━━━ Data in this exercise

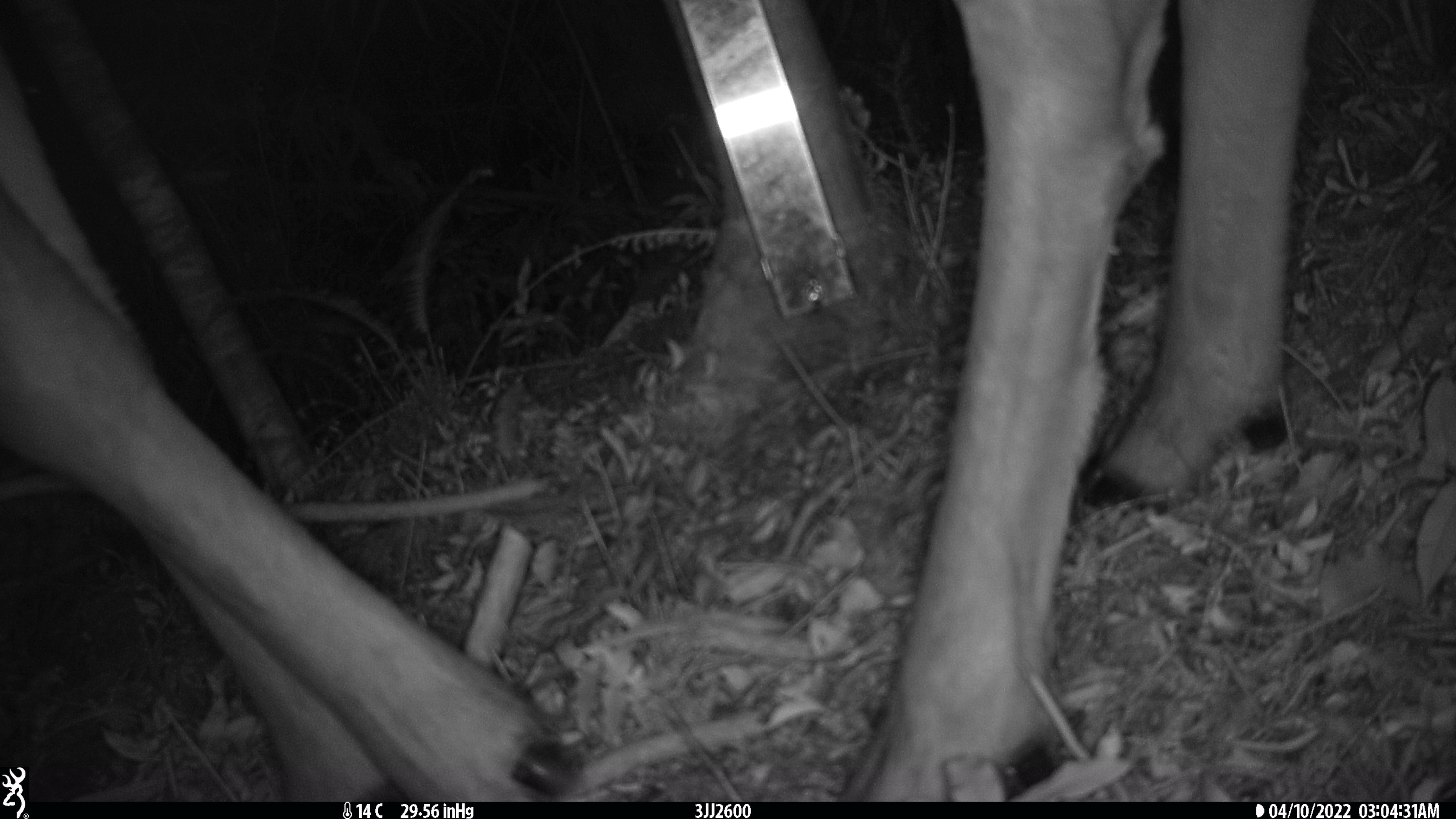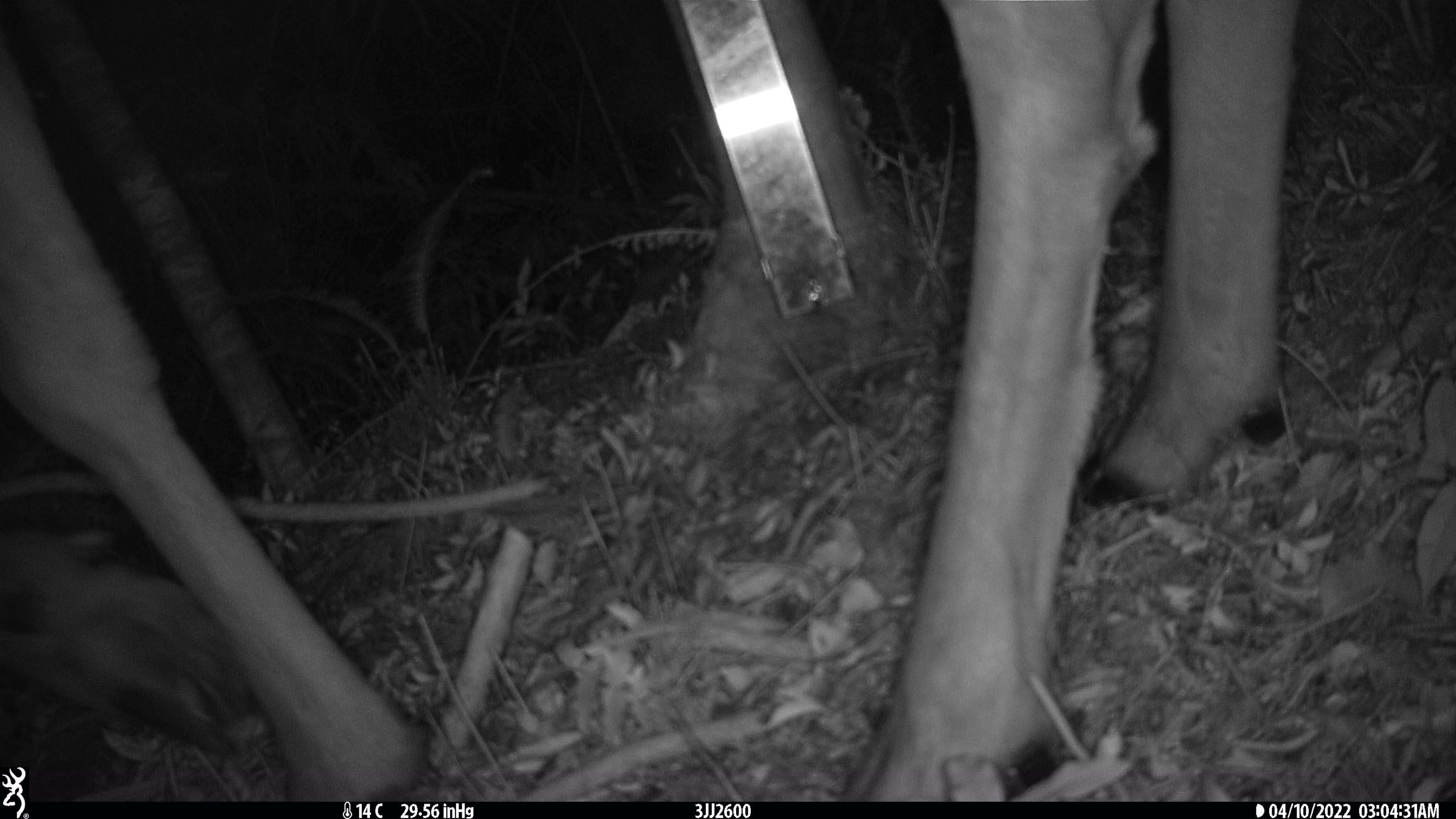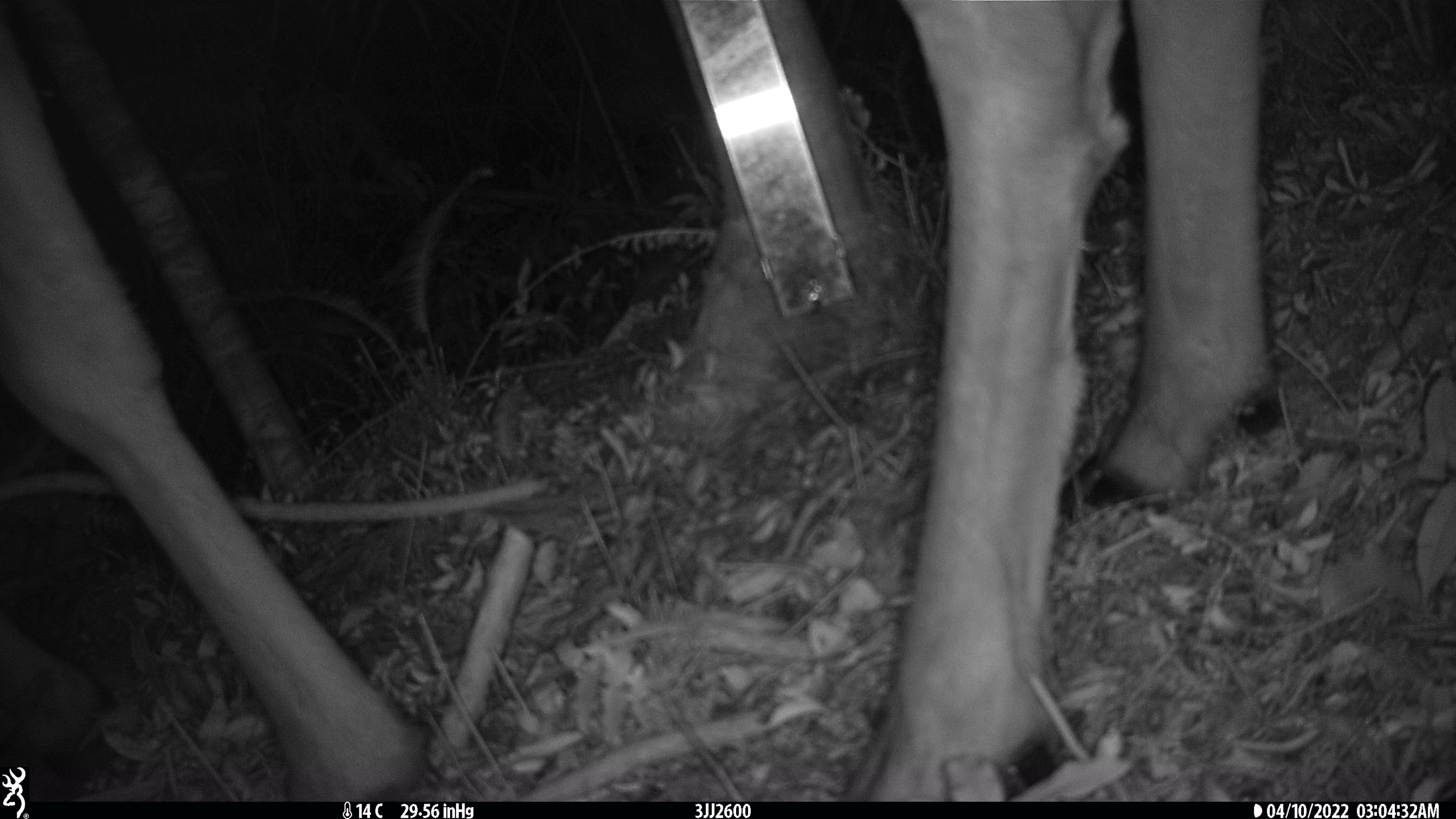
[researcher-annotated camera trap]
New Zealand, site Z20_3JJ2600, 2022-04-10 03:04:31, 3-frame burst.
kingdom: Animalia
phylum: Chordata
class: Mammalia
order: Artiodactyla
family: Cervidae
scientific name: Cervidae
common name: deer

━━━━━━

All of the entries above are to be restated word for word, minus the images.

[researcher-annotated camera trap]
New Zealand, site Z20_3JJ2600, 2022-04-10 03:04:31, 3-frame burst.
kingdom: Animalia
phylum: Chordata
class: Mammalia
order: Artiodactyla
family: Cervidae
scientific name: Cervidae
common name: deer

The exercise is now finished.